E’ autore di due poemi epici in esametri: la Tebaide in dodici libri e l’Achilleide rimasto incompiuto. E’

andato perduto un poema storico sulle gesta di Domiziano, il De Bello Germanico. Scrisse anche versi su

commissione, raccolti nelle Silvae.

Il titolo Silvae allude alla natura occasionale e miscellanea della raccolta. I committenti delle varie poesie si

rispecchiano in molte di esse, e fanno emergere i valori che guidano questo sistema sociale: il ripiegamento

su se stessi (passioni per le arti, consumi di lusso, affetti familiari) e l’ideologia del pubblico servizio inserito

nelle strutture del potere imperiale.
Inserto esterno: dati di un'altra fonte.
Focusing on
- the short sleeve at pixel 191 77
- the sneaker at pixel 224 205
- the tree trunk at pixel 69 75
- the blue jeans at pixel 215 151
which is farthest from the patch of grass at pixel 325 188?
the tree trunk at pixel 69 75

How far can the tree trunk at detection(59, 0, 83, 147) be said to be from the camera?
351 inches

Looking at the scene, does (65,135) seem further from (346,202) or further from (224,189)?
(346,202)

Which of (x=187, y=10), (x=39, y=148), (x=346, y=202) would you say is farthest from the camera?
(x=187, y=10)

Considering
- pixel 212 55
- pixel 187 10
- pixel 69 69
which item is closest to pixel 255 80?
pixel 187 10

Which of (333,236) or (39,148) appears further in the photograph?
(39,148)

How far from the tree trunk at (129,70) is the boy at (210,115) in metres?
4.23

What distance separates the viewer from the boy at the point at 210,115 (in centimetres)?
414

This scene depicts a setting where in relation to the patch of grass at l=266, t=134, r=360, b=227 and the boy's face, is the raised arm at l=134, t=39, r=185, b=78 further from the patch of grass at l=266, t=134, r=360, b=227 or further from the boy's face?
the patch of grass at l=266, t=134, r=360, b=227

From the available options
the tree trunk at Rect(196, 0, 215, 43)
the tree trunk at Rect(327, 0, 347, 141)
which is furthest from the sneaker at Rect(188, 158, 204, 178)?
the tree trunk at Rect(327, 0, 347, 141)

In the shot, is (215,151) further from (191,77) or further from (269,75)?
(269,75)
Ci sono carmi descrittivi che mimano l’artificiosa architettura delle ville

e dei giardini, dove tutto è trasformato in spettacolo.
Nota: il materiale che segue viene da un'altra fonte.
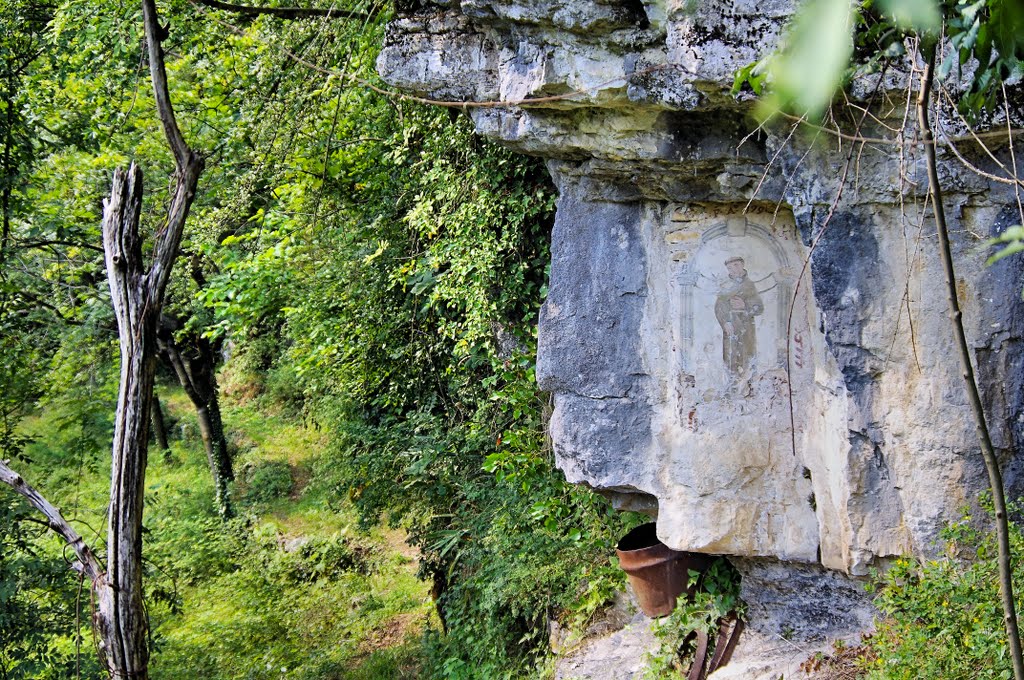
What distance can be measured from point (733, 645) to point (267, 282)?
14.5ft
Per quanto riguarda la Tebaide, Stazio dichiara di avere come modello l’Eneide, che la sua opera dovrà

“seguire a distanza”: anche quest’opera è in 12 libri, di cui i primi 6 raccontano il viaggio di Polinice verso

Tebe e gli altri 6 della guerra con il fratello Eteocle. I modelli dell’opera sono variegati: le imprese dei sette

contro Tebe erano state variamente narrate nelle tragedie, la scelta formale rimanda ai modelli epici e lo

stile narrativo e la metrica sono mediati da Ovidio. Stazio cerca di salvare l’apparato divino dell’epica,

rendendolo però più moderno enfatizzando il ruolo del fato: le divinità tradizionali appaiono svuotate e

appiattite, mentre sono decisamente più vitali le personificazioni di divinità astratte (es. la Furia). La storia è

dominata da una ferrea necessità universale e le figure umane sono schiacciate dalle leggi del cosmo,

apparendo appiattite anch’esse.

Valerio Flacco (92?)

Scrisse gli Argonautica, poema epico incompiuto di cui abbiamo sette libri e parte dell’ottavo, che

corrispondono a circa ¾ del racconto sviluppato da Apollonio Rodio. Narra la spedizione di Giasone alla

ricerca del vello d’oro, il viaggio fino alla Colchide, l’amore per Medea e la conquista del vello. Pur

ispirandosi al modello di Apollonio Rodio, mira a una riscrittura in gran parte autonoma: ci sono

abbreviamenti, aggiunte e importanti modifiche nella psicologia dei protagonisti (la Medea è

“contaminata” con la Didone di Virgilio). Ha una viva consapevolezza che la letteratura è tutto il linguaggio

che si è via via sedimentato fino a quel momento, è una poesia riflessa e rielaborata da praticamente tutti i

modelli precedenti. E’ molto raffinato nel particolare e nel dettaglio descrittivo, ma fallisce spesso nella

creazione di strutture narrative più articolate. Tende ad esasperare la propensione Virgiliana allo stile

soggettivo, a rendere situazioni e avvenimenti dal punto di vista dei vari personaggi, ricercando forse

troppo spesso il patetico.

Silio Italico (26?-101)

Fu un importante uomo politico dei suoi tempi, console sotto Nerone e poi proconsole d’Asia sotto

Vespasiano. Ritiratosi a vita privata, si dedicò al poema storico Punica.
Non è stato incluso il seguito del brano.